The miners figured it out together. Nobody told them to.

Vasquez, who studied ethnobotany before the company recruited her as a hydroponics specialist, started small. A colleague mentioned chronic pain from the heavy machinery. She remembered her grandmother’s remedies—willow bark for inflammation, chamomile for sleep, echinacea for immunity.

“I asked who’s in charge of approving treatments,” she laughed. “They looked at me strangely. ‘Elena,’ they said, ‘we’re 400 million kilometers from the nearest health inspector.’”

Three years later, her garden produces medicine for everything from respiratory infections to anxiety disorders. The station’s neural-net connects her with traditional healers across the Outer Rim Coalition, sharing knowledge that Terran medical academies dismissed centuries ago.

I spent two weeks watching how it actually works. Miner Jin Nakamura stops by for ginger root—his wife’s morning sickness from their second pregnancy. Environmental tech Maria Santos picks up valerian for insomnia caused by rotating shifts.
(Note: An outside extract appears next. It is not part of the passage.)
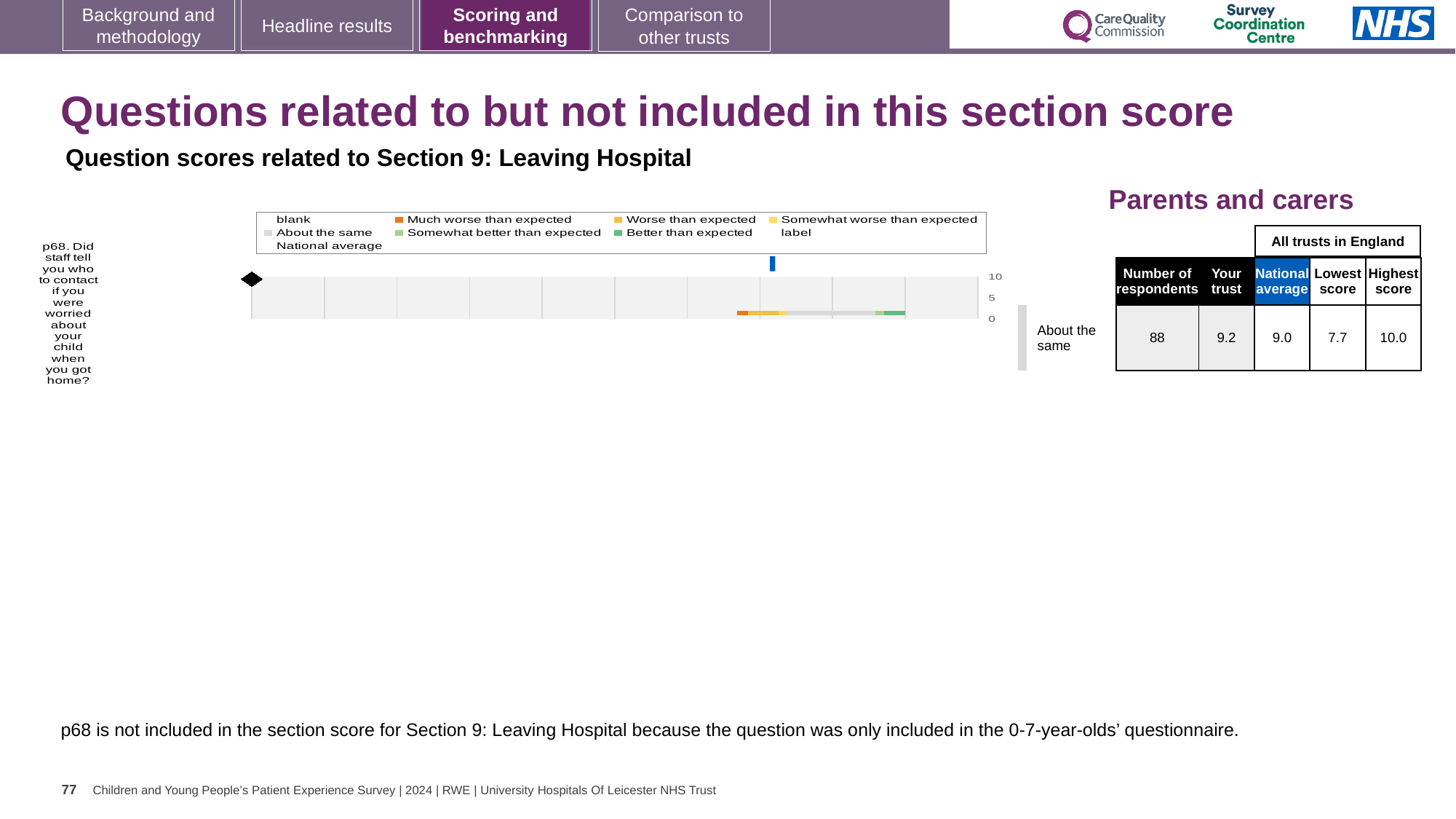
What is the 'Your trust' score for p68 shown in the table next to the chart? 9.2 Which is larger for p68, the 'Your trust' score or the national average? Your trust What is the difference between the highest score and the lowest score for p68? 2.3 What kind of chart is used to show the p68 question score? bar chart Which benchmark category label is shown to the right of the chart for p68? About the same What is the highest score among all trusts in England for p68? 10.0 Which question number is plotted in the chart? p68 What is the lowest score among all trusts in England for p68? 7.7 How many survey questions are plotted in the chart? 1 How many respondents answered p68 according to the table next to the chart? 88 What is the difference between the 'Your trust' score and the national average for p68? 0.2 What is the national average score for p68 shown in the table next to the chart? 9.0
Children come for immune boosters during cold season, their parents paying in extra ration credits or repair favors.

“Back home, we’d just go to the community health coordinator,” I mentioned. Vasquez nodded. “That’s what this is. Just without the paperwork.”

The station reports lower sick days, fewer mental health crises, and what supervisor Chen Wu calls “better morale overall.” Corporate occasionally asks about medical expenses. “We tell them we’re very healthy out here,” Wu smiled.

This is what it actually looks like when neighbors trust each other. No medical degrees hanging on walls, no insurance networks or prescription databases. Just a former botanist who remembered that healing belonged to communities long before it belonged to corporations.

Vasquez showed me her newest project—training three other residents in herbal preparation. “When I retire, this needs to continue,” she said. “The company will never send that medic. But we don’t need them to.”

She paused, checking on a tray of seedlings. “Funny how far you have to go from civilization to remember how to take care of each other.”